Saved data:
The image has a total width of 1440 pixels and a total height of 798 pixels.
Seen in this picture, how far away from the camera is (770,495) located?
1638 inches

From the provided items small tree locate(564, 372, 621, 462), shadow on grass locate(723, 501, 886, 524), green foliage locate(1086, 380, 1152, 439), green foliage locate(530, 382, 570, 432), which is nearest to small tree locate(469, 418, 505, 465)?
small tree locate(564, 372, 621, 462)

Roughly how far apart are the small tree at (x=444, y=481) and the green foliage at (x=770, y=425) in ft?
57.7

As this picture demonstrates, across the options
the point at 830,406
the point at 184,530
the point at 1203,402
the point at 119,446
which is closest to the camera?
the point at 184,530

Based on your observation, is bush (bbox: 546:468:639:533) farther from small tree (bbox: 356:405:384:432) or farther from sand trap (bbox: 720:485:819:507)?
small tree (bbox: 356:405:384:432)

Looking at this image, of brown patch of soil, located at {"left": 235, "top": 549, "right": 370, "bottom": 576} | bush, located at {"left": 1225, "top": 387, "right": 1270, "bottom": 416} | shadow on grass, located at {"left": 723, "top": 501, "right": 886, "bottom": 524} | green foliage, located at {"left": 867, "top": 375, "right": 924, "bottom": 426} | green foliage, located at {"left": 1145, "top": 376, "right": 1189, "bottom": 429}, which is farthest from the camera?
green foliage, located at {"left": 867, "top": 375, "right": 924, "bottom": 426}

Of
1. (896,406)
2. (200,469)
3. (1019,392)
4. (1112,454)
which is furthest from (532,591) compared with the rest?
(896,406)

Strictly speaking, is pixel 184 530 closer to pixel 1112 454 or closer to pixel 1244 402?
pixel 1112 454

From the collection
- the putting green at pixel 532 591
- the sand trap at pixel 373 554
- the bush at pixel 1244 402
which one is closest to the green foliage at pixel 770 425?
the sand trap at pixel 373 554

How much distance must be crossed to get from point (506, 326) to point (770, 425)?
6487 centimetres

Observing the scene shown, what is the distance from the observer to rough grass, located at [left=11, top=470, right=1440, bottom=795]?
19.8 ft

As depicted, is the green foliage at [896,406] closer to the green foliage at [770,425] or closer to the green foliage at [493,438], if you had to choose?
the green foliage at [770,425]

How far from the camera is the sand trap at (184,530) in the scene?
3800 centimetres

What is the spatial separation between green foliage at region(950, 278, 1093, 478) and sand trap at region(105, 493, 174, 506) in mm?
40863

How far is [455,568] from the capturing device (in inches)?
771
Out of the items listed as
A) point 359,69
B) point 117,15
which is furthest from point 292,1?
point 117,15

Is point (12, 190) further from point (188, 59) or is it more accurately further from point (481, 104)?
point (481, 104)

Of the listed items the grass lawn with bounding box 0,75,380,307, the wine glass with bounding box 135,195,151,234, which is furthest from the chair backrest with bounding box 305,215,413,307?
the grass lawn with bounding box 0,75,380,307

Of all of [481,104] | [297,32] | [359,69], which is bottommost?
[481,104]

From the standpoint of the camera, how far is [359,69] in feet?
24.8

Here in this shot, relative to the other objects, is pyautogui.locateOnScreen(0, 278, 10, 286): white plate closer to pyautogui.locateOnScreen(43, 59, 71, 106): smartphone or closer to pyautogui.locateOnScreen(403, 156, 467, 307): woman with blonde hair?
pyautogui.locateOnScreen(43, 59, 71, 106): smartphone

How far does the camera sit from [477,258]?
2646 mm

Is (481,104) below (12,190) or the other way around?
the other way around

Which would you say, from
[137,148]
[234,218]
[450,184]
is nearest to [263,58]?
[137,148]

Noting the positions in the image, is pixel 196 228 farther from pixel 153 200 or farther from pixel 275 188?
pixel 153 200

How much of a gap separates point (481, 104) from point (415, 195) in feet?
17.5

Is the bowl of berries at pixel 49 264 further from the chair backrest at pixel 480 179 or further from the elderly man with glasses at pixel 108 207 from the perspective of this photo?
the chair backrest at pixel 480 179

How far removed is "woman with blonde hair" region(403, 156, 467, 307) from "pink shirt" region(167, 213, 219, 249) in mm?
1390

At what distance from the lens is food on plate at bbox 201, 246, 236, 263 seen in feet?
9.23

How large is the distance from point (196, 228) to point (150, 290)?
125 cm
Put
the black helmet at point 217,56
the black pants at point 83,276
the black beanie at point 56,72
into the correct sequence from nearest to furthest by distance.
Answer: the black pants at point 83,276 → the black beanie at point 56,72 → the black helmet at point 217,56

Request:
Turn all the lines above into a JSON list of strings, with one string per line. Leave out the blank lines.

Written reply:
[
  "The image has a total width of 1440 pixels and a total height of 798 pixels.",
  "Seen in this picture, how far away from the camera is (770,495) located?",
  "1638 inches",
  "From the provided items small tree locate(564, 372, 621, 462), shadow on grass locate(723, 501, 886, 524), green foliage locate(1086, 380, 1152, 439), green foliage locate(530, 382, 570, 432), which is nearest to small tree locate(469, 418, 505, 465)?",
  "small tree locate(564, 372, 621, 462)",
  "Roughly how far apart are the small tree at (x=444, y=481) and the green foliage at (x=770, y=425) in ft?",
  "57.7",
  "As this picture demonstrates, across the options",
  "the point at 830,406",
  "the point at 184,530",
  "the point at 1203,402",
  "the point at 119,446",
  "which is closest to the camera?",
  "the point at 184,530",
  "Based on your observation, is bush (bbox: 546:468:639:533) farther from small tree (bbox: 356:405:384:432) or farther from sand trap (bbox: 720:485:819:507)?",
  "small tree (bbox: 356:405:384:432)",
  "Looking at this image, of brown patch of soil, located at {\"left\": 235, \"top\": 549, \"right\": 370, \"bottom\": 576} | bush, located at {\"left\": 1225, \"top\": 387, \"right\": 1270, \"bottom\": 416} | shadow on grass, located at {\"left\": 723, \"top\": 501, \"right\": 886, \"bottom\": 524} | green foliage, located at {\"left\": 867, \"top\": 375, \"right\": 924, \"bottom\": 426} | green foliage, located at {\"left\": 1145, \"top\": 376, \"right\": 1189, \"bottom\": 429}, which is farthest from the camera?",
  "green foliage, located at {\"left\": 867, \"top\": 375, \"right\": 924, \"bottom\": 426}",
  "Of",
  "1. (896,406)",
  "2. (200,469)",
  "3. (1019,392)",
  "4. (1112,454)",
  "which is furthest from (532,591) compared with the rest?",
  "(896,406)",
  "Strictly speaking, is pixel 184 530 closer to pixel 1112 454 or closer to pixel 1244 402?",
  "pixel 1112 454",
  "From the collection",
  "- the putting green at pixel 532 591",
  "- the sand trap at pixel 373 554",
  "- the bush at pixel 1244 402",
  "which one is closest to the green foliage at pixel 770 425?",
  "the sand trap at pixel 373 554",
  "How much distance must be crossed to get from point (506, 326) to point (770, 425)?",
  "6487 centimetres",
  "Observing the scene shown, what is the distance from the observer to rough grass, located at [left=11, top=470, right=1440, bottom=795]?",
  "19.8 ft",
  "As depicted, is the green foliage at [896,406] closer to the green foliage at [770,425] or closer to the green foliage at [493,438], if you had to choose?",
  "the green foliage at [770,425]",
  "How far from the camera is the sand trap at (184,530) in the scene?",
  "3800 centimetres",
  "What is the spatial separation between green foliage at region(950, 278, 1093, 478) and sand trap at region(105, 493, 174, 506) in mm?",
  "40863",
  "How far is [455,568] from the capturing device (in inches)?",
  "771",
  "Out of the items listed as",
  "A) point 359,69",
  "B) point 117,15",
  "which is furthest from point 292,1?",
  "point 117,15",
  "Is point (12, 190) further from point (188, 59) or is it more accurately further from point (481, 104)?",
  "point (481, 104)",
  "Of the listed items the grass lawn with bounding box 0,75,380,307, the wine glass with bounding box 135,195,151,234, which is furthest from the chair backrest with bounding box 305,215,413,307?",
  "the grass lawn with bounding box 0,75,380,307",
  "Of all of [481,104] | [297,32] | [359,69], which is bottommost?",
  "[481,104]",
  "From the standpoint of the camera, how far is [359,69] in feet?",
  "24.8",
  "Here in this shot, relative to the other objects, is pyautogui.locateOnScreen(0, 278, 10, 286): white plate closer to pyautogui.locateOnScreen(43, 59, 71, 106): smartphone or closer to pyautogui.locateOnScreen(403, 156, 467, 307): woman with blonde hair?",
  "pyautogui.locateOnScreen(43, 59, 71, 106): smartphone",
  "How far does the camera sit from [477,258]?",
  "2646 mm",
  "Is (481,104) below (12,190) or the other way around?",
  "the other way around",
  "Which would you say, from",
  "[137,148]",
  "[234,218]",
  "[450,184]",
  "is nearest to [263,58]?",
  "[137,148]",
  "Noting the positions in the image, is pixel 196 228 farther from pixel 153 200 or farther from pixel 275 188?",
  "pixel 153 200",
  "How much of a gap separates point (481, 104) from point (415, 195) in feet?",
  "17.5",
  "Is the bowl of berries at pixel 49 264 further from the chair backrest at pixel 480 179 or further from the elderly man with glasses at pixel 108 207 from the perspective of this photo?",
  "the chair backrest at pixel 480 179",
  "How far removed is \"woman with blonde hair\" region(403, 156, 467, 307) from \"pink shirt\" region(167, 213, 219, 249) in mm?",
  "1390",
  "At what distance from the lens is food on plate at bbox 201, 246, 236, 263 seen in feet?",
  "9.23",
  "How large is the distance from point (196, 228) to point (150, 290)?",
  "125 cm",
  "Put",
  "the black helmet at point 217,56",
  "the black pants at point 83,276",
  "the black beanie at point 56,72",
  "into the correct sequence from nearest to furthest by distance.",
  "Answer: the black pants at point 83,276 → the black beanie at point 56,72 → the black helmet at point 217,56"
]